PROVIDED PASSAGE:
We celebrated the Coronation with a national piping challenge to mark the beginning of a summer of activities to promote volunteering
The launch of The Big Help Out on 8 May proved to be a fantastic way for Sea Cadets to encourage volunteering. As the royal family’s chosen theme for the special Coronation Bank Holiday, The Big Help Out was also the perfect opportunity to celebrate our new King and Queen!
In true Sea Cadets style, we launched the campaign with a national challenge for everyone to join in playing the ‘Call the Hands’ at the same time. In Greenwich, enough cadets took part for it to set a new Guinness World Record!
More than 300 cadets and volunteers assembled on the lawns of the National Maritime Museum to
take part in the world’s biggest-ever ship’s whistle lesson, culminating in the traditional verbal ‘call to action’ which, on this very special occasion, became a call out to the nation to try volunteering: “Heave Ho, Heave Ho, Lash Up and Stow, All Hands Turn Out!” A unique – and incredibly loud – performance perfectly captured the spirit of The Big Help Out, with the cadets being well prepared thanks to the dedication of our wonderful volunteers.
And, as part of a Sea Cadets national challenge, the ‘special call’ was simultaneously replicated by hundreds more cadets and dozens of units around the UK – including at The King’s winter residence, Sandringham House, where Suffolk & Norfolk District were invited to pipe, and our Bristol Unit’s performance at Brunel’s iconic SS Great Britain. You can see more highlights from the day here.

(Extracted data entries)
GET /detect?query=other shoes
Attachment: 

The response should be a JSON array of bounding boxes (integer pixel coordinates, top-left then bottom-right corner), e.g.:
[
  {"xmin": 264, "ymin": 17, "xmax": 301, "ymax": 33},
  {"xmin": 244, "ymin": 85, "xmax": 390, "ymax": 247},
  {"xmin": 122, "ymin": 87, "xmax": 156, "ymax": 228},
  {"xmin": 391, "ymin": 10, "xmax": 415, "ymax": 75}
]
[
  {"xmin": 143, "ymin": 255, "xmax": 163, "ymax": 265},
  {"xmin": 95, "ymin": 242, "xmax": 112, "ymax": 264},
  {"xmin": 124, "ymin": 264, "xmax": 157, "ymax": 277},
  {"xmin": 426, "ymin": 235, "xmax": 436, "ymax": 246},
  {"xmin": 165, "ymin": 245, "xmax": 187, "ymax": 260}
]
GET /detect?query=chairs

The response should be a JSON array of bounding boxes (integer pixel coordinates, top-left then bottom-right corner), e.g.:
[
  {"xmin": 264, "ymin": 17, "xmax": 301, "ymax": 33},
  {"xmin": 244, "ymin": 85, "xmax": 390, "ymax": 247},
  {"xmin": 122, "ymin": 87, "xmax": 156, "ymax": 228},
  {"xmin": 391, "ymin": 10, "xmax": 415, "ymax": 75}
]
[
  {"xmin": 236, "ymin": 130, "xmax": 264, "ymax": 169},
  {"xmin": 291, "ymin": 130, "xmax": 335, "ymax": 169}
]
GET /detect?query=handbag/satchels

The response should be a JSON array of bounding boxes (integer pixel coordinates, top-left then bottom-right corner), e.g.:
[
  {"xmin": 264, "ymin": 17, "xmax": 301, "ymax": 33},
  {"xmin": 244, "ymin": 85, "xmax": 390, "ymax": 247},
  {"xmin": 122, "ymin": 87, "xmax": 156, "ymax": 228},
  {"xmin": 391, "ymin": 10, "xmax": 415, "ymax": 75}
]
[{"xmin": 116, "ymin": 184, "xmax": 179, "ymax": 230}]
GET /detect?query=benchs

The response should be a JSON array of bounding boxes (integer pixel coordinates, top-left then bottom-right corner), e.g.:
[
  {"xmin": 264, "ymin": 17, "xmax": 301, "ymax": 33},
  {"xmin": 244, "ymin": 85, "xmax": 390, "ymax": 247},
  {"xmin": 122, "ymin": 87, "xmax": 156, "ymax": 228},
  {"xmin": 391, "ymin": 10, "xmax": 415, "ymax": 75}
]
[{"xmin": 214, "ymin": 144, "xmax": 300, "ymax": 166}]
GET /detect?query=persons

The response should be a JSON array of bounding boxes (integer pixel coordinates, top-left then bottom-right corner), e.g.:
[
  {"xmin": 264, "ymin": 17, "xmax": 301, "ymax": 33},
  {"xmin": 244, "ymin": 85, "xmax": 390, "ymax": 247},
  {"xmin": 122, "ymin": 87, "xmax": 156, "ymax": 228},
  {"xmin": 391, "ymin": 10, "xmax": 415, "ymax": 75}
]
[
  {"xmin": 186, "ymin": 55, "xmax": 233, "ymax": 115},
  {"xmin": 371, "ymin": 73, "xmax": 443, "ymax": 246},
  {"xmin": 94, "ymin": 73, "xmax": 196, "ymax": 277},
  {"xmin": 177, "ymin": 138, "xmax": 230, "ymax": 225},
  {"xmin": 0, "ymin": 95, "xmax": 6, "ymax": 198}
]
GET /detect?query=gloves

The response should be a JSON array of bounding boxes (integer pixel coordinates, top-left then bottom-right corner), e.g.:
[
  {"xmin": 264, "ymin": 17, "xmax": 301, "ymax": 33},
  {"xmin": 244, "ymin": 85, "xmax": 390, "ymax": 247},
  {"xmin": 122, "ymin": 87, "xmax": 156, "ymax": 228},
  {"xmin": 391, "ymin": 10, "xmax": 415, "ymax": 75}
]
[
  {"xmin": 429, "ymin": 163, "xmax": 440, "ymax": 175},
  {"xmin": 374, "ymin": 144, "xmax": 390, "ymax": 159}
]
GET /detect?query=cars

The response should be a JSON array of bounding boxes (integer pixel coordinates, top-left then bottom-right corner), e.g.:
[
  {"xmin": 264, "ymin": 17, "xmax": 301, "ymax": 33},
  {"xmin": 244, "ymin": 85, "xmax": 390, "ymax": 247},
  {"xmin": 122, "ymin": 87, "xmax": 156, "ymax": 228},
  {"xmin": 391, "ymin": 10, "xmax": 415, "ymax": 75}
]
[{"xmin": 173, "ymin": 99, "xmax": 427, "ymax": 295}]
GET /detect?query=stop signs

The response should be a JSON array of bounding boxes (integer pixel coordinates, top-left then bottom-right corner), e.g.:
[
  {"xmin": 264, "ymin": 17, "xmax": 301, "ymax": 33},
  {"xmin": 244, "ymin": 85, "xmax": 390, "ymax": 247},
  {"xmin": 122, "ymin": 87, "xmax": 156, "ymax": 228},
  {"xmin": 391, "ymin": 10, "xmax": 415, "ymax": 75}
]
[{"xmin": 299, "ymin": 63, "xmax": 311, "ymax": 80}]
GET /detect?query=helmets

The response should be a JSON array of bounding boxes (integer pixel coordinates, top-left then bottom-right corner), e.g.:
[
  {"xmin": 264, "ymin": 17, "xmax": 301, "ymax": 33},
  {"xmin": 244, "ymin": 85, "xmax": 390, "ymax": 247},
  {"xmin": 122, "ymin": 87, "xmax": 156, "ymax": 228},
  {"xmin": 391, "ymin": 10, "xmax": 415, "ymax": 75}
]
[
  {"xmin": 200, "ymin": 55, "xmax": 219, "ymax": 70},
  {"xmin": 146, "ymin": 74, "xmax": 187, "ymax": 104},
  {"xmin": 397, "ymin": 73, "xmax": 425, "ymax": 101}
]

EXERCISES:
1/ Answer each question from the Sea Cadets article.
(a) On what date was The Big Help Out launched?
(b) Where did the more than 300 cadets and volunteers assemble?
(c) Which district was invited to pipe at Sandringham House?
2/ Pick up the Sea Cadets article after its last sentence and carry it on.
The records play no part in what is asked here.

FINAL ANSWERS:
1/
(a) 8 May
(b) On the lawns of the National Maritime Museum
(c) Suffolk & Norfolk District

2/
A huge BZ to everyone who helped to organise the record-breaking event – a triumph of passionate volunteering and cadet enthusiasm that will raise awareness of Sea Cadets on a global stage.
And well done to the units who are embracing The Big Help Out campaign this summer by reaching out to potential volunteers in their communities, whether parents, supporters or the general public.
Here are some of the other ways you got involved…
Conwy County Sea Cadets showcased volunteering opportunities and put on a display of drill and semaphore, while Harrogate Unit’s helpers got their boats gleaming in the rain.
Thirty volunteer heroes turned up to clear rubbish, cut hedges and paint walls at Felixstowe Unit, while 45 more were enlisted by Southampton Unit for a spring clean of their HQ.
Clean-ups extended to the wider community, too – including at Workington Unit where cadets and volunteers blitzed the litter from surrounding streets and quayside.
Fraserburgh Unit helped out their local environment with a beach clean at Sandhaven Harbour, while Keighley Unit collected nine bags of rubbish from their section of the Leeds & Liverpool Canal.
Worcester Unit was delighted to gain three new volunteers from The Big Help Out after opening up the boating station to family, friends and supporters – and raising over £100 in the process.
Croydon Unit also took the chance to welcome local people for an open day, where potential volunteers learned what was involved in running activities and supporting cadets.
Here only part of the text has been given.